At 11:30pm we pulled into the parking lot opposite the hotel. The space where we'd parked for the last few days was taken by a Ford Explorer with a Hoverround strapped to the back. A good sign--there was no elevator at the hotel so anyone who needed the pod on wheels would be on ground level. No winding and grinding of gears on ancient hardwoods.  As we walked across the street we couldn't help but look up at our former abode. Clearly, what was going on in the rooms above us was a casting call for a reunion episode of The Golden Girls. Except these women--and a few men--looked pre-make up and wardrobe. Along the low banister stood dozens of empty Budweiser tall-boys.  I spied an oxygen tank and smelled cigar and cigarette smoke. Clearly, the dozen-odd old folks had been living it up and their next plan was to blow the joint.

We changed, mentioned how our own grandparents would've already been asleep, and retired the porch for our own glasses of wine.

***

At 1am we went to bed.

At 1:30am, I was still awake. The screams from the elderly folks upstairs had not quit. Apparently they were all deaf and couldn't be bothered to use their hearing aids. I sat up, needing to pee, and just as my feet hit the floor, Lorraine was up and out of her bed. "Oh, you had the same idea I did," she said. 

I know that women living in close proximity to one another eventually end up on the same menstrual cycle, but I didn't know there was a pee cycle too. I dragged myself into the bathroom and sat on the toilet. It was then I heard Lorraine open the door to the porch. It didn't register exactly what she was doing until I heard her voice: "Ladies and Gentlemen! We had to give up our rooms to you today! We are tired and are going to sleep now! You need to go inside and quit making noise!"

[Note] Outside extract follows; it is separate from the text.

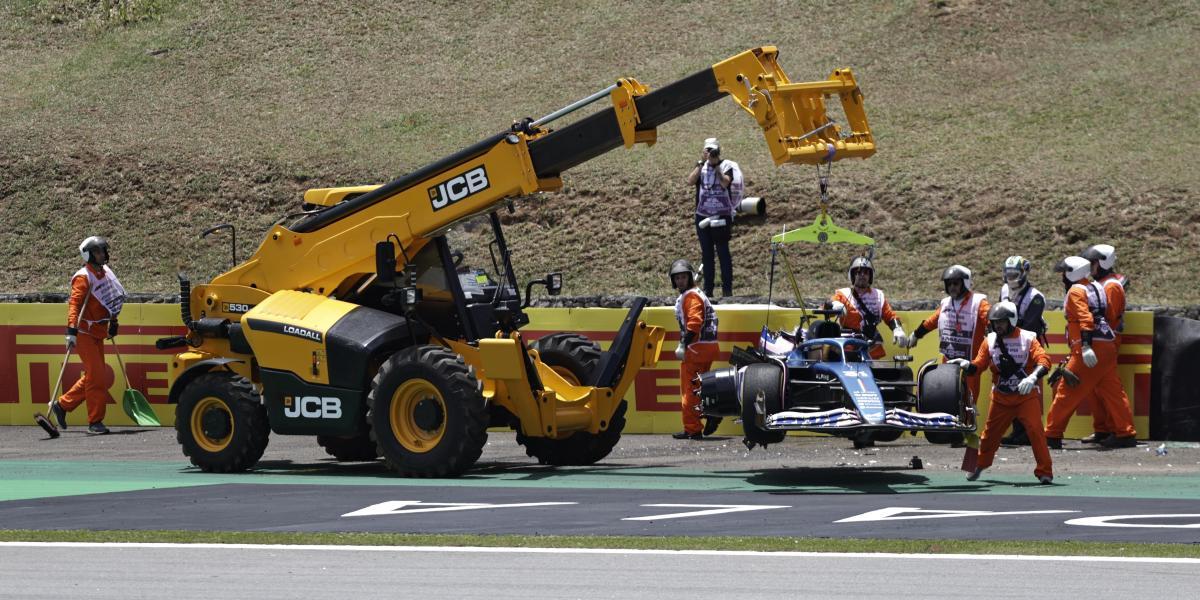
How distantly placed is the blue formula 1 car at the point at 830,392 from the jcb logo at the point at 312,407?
3.18 metres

It was the first time I've ever heard Lorraine not address someone older than her by ma'am or sir. The first time I'd ever heard her give a direct order to someone other than her eight year old. It was the first time I'd ever known her to be completely ignored.

Okay, maybe not completely. They went inside alright. Then the banjo started.

The last time I looked at the clock it was 2:37am. We'd need to be up at 6.

***

We moved slowly, stuffing our things into our suitcases. Our only solace was the television, blaring at top volume and tilted toward the ceiling. As we left the room to pack the car, we pushed the screen door completely open, then let it slam back into place. We took one thing out at a time. We screamed at each other from two feet away. "I sure would've slept better if Mee-Maw and Pee-Paw hadn't decided to be complete assholes!" Lorraine yelled.

"I hope no one hurt their hip dancing to the banjo!" I screamed.

As we packed the car, we met up with another writer staying at the B & B. Her room was on the other side of the house and she'd managed not to hear a thing all night. "Why don't you come upstairs and help me with my luggage?" she said.

So the three of us followed her. We stomped the stairs, the hallway outside of Mee-Maw and Pee-Paw's rooms. We yelled, "So glad we could help you with your luggage!" and "Wow! Your room is really great! Look at that bed!"  We banged the one suitcase our pal had against every door frame possible, dropping it onto each stair as we descended. 

When we left, I leaned all my weight on the car horn and we screamed, "Bye Nelson Hotel!"